##### Документ #####

По приказу комиссии были арестованы несколько секционных агитаторов, и 25 мая Коммуна потребовала их освобождения; в то же время общие собрания секций Парижа составили список 22 видных жирондистов и потребовали их ареста. В ответ Инар, который председательствовал в Конвенте, произнёс обличительную речь против Парижа, которая довольно сильно напоминала манифест герцога Брауншвейгского: «…Если во время одного из этих непрекращающихся волнений будет совершено покушение на народных представителей, то, объявляю вам от имени всей Франции — Париж будет уничтожен!…» На следующий день якобинцы объявили себя в состоянии восстания. 28 мая секция Ситэ призвала другие секции встретиться для организации восстания. 29 мая делегаты, представляющие тридцать три секции, сформировали повстанческий комитет из девяти членов[12].
2 июня 1793 года 80 000 вооружённых санкюлотов окружили Конвент. После попытки депутатов выйти в демонстративной процессии и, натолкнувшись на вооружённых национальных гвардейцев, депутаты подчинились давлению и объявили об аресте 29 ведущих жирондистов. Таким образом Жиронда перестала быть политической силой. Жирондисты объявили войну, не зная, как вести её; осудили короля и потребовали республику, но не решились низложить монарха и провозгласить республику; ухудшили экономическое положение в стране, но противостояли всем требованиям облегчения жизни народа[13].
Якобинский Конвент
Едва Жиронда была устранена, как, теперь монтаньярский, Конвент оказывается между двух огней. Силы контрреволюции набирают новый импульс в федералистском восстании; народное движение, недовольное высокими ценами, усиливает давление на правительство. Между тем правительство, казалось, не в состоянии контролировать ситуацию. В июле 1793 страна казалась на грани дезинтеграции[14].

#####

# [Письменное задание]
Воспроизведите полностью и без изменений приведённый выше текст о падении Жиронды. Следующий далее материал для работы не понадобится.

##### Предоставленный материал #####

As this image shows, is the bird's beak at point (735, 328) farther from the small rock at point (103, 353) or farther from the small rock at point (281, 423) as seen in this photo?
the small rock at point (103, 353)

#####

# [Решение упражнения]
По приказу комиссии были арестованы несколько секционных агитаторов, и 25 мая Коммуна потребовала их освобождения; в то же время общие собрания секций Парижа составили список 22 видных жирондистов и потребовали их ареста. В ответ Инар, который председательствовал в Конвенте, произнёс обличительную речь против Парижа, которая довольно сильно напоминала манифест герцога Брауншвейгского: «…Если во время одного из этих непрекращающихся волнений будет совершено покушение на народных представителей, то, объявляю вам от имени всей Франции — Париж будет уничтожен!…» На следующий день якобинцы объявили себя в состоянии восстания. 28 мая секция Ситэ призвала другие секции встретиться для организации восстания. 29 мая делегаты, представляющие тридцать три секции, сформировали повстанческий комитет из девяти членов[12].
2 июня 1793 года 80 000 вооружённых санкюлотов окружили Конвент. После попытки депутатов выйти в демонстративной процессии и, натолкнувшись на вооружённых национальных гвардейцев, депутаты подчинились давлению и объявили об аресте 29 ведущих жирондистов. Таким образом Жиронда перестала быть политической силой. Жирондисты объявили войну, не зная, как вести её; осудили короля и потребовали республику, но не решились низложить монарха и провозгласить республику; ухудшили экономическое положение в стране, но противостояли всем требованиям облегчения жизни народа[13].
Якобинский Конвент
Едва Жиронда была устранена, как, теперь монтаньярский, Конвент оказывается между двух огней. Силы контрреволюции набирают новый импульс в федералистском восстании; народное движение, недовольное высокими ценами, усиливает давление на правительство. Между тем правительство, казалось, не в состоянии контролировать ситуацию. В июле 1793 страна казалась на грани дезинтеграции[14].